A bit serial RISC-V core and integrated SPI memory controller, for minimal area RISC-V computing.
This RISC-V core is designed to provide a minimal system on chip based on RISC-V and an external FRAM (or similar).
The design was taped out on Tiny Tapeout 4, and the design is guided by minimising area. It is really more of a curiosity than of practical use - on ASIC normally you would also care about power consumption, and on FPGA the availability of small RAMs would suggest storing the register file in RAM instead of flops.
As well as Tiny Tapeout 4, the design works with pico-ice and on iceFUN dev board. It is designed to be used with this FRAM - datasheet.
The advantage of using FRAM is a program can be stored persistently, and the same memory used for RAM. The FRAM also allows endless reading without any issues with crossing page boundaries or maximum read times, as can be the case with a PSRAM.
The chip in question doesn't mention any restrictions on clock speed for command 03h reads, so they ought to work up to 40MHz. However due to signla integrity issues I never got 40MHz on the iceFUN, and on Tiny Tapeout the design of the SPI controller, combined with the mux latency meant that the maximum clock speed was around 18MHz.
As the design was always intended to be submitted to Tiny Tapeout, where minimizing area is paramount, a significant design consideration was to minimize the number and complexity of DFFs used as on ASIC DFFs are generally more expensive than combinational logic.

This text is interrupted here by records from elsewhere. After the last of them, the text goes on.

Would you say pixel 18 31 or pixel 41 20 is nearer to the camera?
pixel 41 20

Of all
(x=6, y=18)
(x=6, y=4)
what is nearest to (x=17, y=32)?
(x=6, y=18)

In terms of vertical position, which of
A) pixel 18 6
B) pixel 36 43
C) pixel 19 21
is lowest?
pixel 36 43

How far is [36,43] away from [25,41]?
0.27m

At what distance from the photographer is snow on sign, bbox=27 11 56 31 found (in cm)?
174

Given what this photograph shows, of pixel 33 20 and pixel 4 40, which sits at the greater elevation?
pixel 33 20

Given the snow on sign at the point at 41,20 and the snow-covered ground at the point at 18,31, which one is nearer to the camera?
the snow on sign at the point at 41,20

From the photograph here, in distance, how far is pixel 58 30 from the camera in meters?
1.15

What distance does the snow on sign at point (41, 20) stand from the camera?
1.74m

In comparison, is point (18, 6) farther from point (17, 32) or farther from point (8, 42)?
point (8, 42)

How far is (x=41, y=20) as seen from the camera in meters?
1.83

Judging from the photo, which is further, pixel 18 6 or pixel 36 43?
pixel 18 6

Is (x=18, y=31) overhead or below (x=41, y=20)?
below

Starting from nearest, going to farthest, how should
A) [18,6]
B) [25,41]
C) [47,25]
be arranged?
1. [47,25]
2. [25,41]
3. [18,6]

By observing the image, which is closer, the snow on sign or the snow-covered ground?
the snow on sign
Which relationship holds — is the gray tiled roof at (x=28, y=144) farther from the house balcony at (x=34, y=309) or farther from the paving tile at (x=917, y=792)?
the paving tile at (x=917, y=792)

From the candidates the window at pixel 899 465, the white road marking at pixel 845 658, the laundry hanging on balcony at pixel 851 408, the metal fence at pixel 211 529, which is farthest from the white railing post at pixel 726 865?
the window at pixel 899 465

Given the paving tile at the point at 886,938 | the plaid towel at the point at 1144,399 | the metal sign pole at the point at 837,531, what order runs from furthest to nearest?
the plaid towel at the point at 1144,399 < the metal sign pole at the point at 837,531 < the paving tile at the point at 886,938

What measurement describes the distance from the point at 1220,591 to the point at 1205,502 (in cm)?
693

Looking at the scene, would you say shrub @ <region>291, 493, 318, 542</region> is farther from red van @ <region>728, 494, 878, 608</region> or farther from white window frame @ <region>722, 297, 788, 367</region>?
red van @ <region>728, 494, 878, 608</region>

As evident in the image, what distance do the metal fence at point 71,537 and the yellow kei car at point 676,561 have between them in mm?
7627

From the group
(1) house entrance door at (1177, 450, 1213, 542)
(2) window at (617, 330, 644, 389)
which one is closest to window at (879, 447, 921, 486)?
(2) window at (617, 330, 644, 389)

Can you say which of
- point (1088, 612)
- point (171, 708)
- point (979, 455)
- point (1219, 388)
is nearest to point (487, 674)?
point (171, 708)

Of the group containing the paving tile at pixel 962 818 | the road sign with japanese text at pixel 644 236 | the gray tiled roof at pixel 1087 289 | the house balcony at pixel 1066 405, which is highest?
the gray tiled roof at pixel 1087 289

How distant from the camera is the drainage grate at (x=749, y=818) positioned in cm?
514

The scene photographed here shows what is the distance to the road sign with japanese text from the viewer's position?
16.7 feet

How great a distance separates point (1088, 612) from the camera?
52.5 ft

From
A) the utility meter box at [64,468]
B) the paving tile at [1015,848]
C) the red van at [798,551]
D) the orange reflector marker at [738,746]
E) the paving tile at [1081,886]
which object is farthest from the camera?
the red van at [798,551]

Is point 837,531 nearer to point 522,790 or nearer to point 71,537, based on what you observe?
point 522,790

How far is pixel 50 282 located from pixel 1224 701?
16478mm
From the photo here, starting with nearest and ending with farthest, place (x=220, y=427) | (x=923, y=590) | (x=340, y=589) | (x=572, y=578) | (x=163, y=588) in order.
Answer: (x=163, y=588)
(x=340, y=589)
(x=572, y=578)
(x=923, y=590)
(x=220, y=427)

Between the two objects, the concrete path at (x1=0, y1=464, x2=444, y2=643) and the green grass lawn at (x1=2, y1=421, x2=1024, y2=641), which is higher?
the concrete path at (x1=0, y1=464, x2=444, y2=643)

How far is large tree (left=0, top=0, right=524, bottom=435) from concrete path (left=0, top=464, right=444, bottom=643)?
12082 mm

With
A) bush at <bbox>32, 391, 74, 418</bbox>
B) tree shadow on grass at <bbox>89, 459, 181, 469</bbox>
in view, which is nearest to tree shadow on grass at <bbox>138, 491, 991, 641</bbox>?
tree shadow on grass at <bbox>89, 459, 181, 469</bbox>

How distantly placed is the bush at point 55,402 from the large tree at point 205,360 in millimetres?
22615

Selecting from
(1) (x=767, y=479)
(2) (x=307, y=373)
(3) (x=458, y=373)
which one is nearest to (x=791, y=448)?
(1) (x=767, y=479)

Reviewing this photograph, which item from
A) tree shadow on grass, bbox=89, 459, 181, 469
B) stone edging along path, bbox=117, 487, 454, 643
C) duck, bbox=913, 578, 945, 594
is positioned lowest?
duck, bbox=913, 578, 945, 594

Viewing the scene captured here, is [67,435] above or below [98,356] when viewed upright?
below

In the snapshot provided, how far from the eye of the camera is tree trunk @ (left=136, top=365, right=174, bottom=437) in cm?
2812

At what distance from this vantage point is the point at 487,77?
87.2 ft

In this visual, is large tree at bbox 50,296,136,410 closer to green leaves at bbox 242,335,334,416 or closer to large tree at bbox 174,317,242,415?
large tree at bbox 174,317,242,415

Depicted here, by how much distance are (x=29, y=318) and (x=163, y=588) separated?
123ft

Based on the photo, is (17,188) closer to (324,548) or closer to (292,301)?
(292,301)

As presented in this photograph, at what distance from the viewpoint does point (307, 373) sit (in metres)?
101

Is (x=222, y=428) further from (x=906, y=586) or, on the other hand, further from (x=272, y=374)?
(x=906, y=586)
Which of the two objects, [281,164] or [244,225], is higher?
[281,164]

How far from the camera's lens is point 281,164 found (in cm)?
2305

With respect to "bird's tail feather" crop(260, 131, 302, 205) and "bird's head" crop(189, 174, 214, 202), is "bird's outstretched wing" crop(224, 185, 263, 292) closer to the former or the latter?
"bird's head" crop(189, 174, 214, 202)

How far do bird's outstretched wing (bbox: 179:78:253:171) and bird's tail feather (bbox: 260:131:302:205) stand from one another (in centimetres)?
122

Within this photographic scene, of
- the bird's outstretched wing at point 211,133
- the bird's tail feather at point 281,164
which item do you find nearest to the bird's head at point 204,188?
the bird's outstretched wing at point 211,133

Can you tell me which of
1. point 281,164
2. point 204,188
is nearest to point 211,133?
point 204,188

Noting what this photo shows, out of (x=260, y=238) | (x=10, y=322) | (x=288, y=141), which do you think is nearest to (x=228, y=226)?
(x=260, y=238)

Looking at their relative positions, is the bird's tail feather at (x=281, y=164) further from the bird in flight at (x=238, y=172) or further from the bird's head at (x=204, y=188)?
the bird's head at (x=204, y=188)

Inspired by Luke Wren's Whisk 16 submission for Tiny Tapeout 2, this processor is bit serial and the general purpose registers can be implemented as a ring of DFFs that rotate every clock - no exceptions. Only 2 bits of each 32-bit register can be accessed. These rules minimize the complexity of the register flip flops, minimizing area.
The processor executes simple instructions in "1 cycle", each cycle is 32 clocks long. While the instruction is executed the next instruction is read over SPI. For multi-cycle instructions that don't access memory, the SPI clock is gated once the next instruction is read until the executing instruction is complete.

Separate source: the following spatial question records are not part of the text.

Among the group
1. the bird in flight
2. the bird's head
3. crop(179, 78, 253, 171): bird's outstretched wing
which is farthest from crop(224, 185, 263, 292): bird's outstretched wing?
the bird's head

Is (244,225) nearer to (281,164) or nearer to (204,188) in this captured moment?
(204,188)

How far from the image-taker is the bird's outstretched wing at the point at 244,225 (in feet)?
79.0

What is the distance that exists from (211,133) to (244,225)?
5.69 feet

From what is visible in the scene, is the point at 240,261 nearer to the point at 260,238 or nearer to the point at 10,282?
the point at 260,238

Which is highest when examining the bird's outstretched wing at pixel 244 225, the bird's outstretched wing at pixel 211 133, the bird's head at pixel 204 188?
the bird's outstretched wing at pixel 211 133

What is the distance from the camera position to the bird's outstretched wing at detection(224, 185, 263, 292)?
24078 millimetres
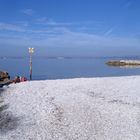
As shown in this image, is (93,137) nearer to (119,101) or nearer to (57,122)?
(57,122)

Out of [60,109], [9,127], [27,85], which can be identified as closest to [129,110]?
[60,109]

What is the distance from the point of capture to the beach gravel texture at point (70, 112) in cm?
1374

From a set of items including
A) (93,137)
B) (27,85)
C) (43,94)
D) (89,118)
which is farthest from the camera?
(27,85)

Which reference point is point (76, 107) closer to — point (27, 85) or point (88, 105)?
point (88, 105)

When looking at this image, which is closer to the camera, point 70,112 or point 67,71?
→ point 70,112

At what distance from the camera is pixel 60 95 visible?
20703 millimetres

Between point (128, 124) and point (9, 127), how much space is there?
5696 mm

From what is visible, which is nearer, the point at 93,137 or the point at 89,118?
the point at 93,137

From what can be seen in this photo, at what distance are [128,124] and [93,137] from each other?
2.57 metres

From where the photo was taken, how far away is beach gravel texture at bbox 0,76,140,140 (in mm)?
13742

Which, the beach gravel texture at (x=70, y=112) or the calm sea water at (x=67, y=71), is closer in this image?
the beach gravel texture at (x=70, y=112)

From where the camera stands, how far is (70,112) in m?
16.6

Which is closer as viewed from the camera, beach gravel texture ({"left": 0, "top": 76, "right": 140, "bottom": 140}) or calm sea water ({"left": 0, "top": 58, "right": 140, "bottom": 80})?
beach gravel texture ({"left": 0, "top": 76, "right": 140, "bottom": 140})

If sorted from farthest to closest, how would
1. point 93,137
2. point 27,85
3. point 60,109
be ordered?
point 27,85 → point 60,109 → point 93,137
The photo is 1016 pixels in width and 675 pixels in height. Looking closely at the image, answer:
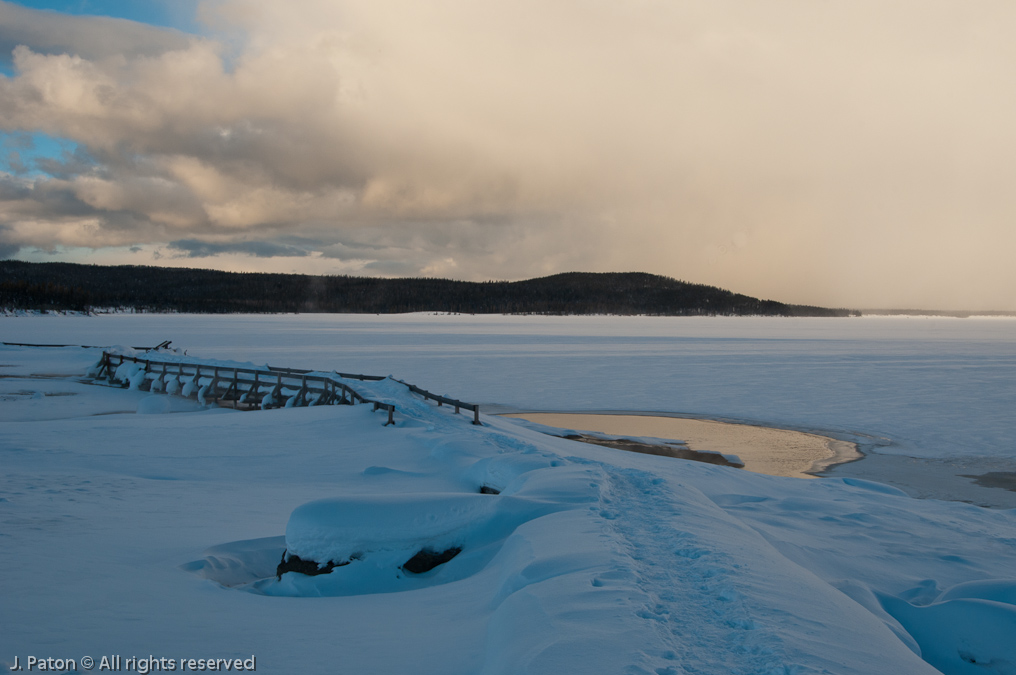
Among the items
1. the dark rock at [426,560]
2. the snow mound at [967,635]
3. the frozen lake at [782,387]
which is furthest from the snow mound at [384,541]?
the frozen lake at [782,387]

For jumps and conditional branches, the SPI memory access must be interrupted. For jumps the SPI is deselected on the second clock of the cycle, for conditional branches it is only deselected on the first clock of the second cycle if the branch is taken. If the branch is not taken then instructions continue executing uninterrupted.
For loads and stores the SPI memory access must be interrupted, the data access completed, and then the instruction access resumed.

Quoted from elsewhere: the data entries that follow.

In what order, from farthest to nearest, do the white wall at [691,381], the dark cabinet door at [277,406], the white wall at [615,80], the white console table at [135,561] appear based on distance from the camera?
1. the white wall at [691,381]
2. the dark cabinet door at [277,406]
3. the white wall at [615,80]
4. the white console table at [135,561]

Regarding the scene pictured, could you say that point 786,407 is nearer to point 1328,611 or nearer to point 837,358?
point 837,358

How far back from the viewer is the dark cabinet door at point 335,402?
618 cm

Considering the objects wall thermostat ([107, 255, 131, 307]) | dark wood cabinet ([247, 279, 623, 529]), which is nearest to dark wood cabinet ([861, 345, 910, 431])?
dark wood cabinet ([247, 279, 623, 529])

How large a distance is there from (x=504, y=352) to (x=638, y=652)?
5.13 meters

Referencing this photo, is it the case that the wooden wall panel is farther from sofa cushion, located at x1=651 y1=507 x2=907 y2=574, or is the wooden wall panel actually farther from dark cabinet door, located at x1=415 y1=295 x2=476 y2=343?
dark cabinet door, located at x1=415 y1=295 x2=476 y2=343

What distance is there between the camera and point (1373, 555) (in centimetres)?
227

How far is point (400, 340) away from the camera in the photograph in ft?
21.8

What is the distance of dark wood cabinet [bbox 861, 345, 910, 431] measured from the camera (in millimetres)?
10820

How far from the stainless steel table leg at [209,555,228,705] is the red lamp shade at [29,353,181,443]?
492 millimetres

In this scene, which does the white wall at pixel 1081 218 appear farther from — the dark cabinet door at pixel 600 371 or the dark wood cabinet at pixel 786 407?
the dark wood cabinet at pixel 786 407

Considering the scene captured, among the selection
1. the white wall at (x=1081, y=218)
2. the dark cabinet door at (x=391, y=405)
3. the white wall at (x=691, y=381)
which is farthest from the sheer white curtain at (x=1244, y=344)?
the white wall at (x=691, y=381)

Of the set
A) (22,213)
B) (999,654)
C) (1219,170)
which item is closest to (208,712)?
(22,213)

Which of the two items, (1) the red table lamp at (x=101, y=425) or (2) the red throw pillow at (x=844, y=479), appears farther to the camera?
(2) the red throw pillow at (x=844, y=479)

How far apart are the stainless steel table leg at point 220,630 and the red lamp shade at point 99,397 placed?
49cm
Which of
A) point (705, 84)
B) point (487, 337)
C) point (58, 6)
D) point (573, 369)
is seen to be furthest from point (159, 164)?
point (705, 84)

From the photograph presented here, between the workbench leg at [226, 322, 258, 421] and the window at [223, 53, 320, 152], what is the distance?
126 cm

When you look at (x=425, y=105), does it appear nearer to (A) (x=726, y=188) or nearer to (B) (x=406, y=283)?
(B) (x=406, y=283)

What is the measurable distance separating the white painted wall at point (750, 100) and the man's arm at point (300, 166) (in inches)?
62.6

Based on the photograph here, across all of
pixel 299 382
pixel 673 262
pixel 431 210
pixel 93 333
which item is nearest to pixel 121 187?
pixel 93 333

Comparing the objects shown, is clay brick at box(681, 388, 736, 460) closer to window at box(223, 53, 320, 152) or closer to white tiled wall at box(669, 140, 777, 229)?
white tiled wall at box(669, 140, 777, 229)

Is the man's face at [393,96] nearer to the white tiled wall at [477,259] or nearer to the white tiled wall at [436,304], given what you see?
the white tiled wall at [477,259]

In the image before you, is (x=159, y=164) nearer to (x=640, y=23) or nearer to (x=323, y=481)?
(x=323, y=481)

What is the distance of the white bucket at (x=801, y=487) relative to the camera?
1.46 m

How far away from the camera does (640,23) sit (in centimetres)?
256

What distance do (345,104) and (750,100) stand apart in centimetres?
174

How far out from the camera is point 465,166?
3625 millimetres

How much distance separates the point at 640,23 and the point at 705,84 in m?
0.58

The PC is 22 bits internally, allowing programs to sit in the bottom 4MB of the connected RAM. SPI addresses are 24-bit, so up to 16MB of data can be addressed.
Peripherals are accessed at adresses around 0x10000000, currently this consists of GPIO and a very simple UART. Peripheral loads and stores take 1 cycle, providing they use an offset against the hardwired value of tp for addressing.
Instructions implemented are:
- All of RV32E except FENCE, EBREAK and ECALL.
- MUL from RV32M performs a 32-bit by 16-bit multiply (only the bottom 16-bits of rs2 are used), allowing a full 32x32 multiply to be implemented easily in software.
Registers gp (x3) and tp (x4) have hardwired values, as the standard ABI doesn't modify them. gp is set to 0x1000, allowing cheap loads and stores to the bottom 6KB of RAM by offsetting against x0 for the first 2KB and gp for the next 4KB. tp is set to 0x10000000 for quick access to the peripherals.
Current instruction timing is as follows (each cycle is 32 clocks):
Instruction | Cycles |
---|---|
AND/OR/XOR | 1 |
ADD/SUB | 1 |
LUI/AUIPC | 1 |
SLT | 1 |
Shifts | 2 |
Mul (32x16) | 2 |
JAL/JALR | 3 |
Branch (not taken) | 1 |
Branch (taken) | 4 |
Store | 5 |
Load | 5 |
This SoC worked on Tiny Tapeout 4, possibly it was the first full Risc-V SoC to be taped out on Tiny Tapeout? I was able to verify a variety of simple programs, including my Advent of Code 2023 projects and several of Bruno Levy's Tiny Programs. I was also able to get a version of MicroPython running, but the 512kB limit of the FRAM meant there was almost no usable RAM for programs.
I'm unlikely to develop this project further as my efforts are now focussed on TinyQV, which works is 4-bit serial using QSPI PSRAM and flash, allowing 4 or more times higher throughput. TinyQV was taped out on TT06.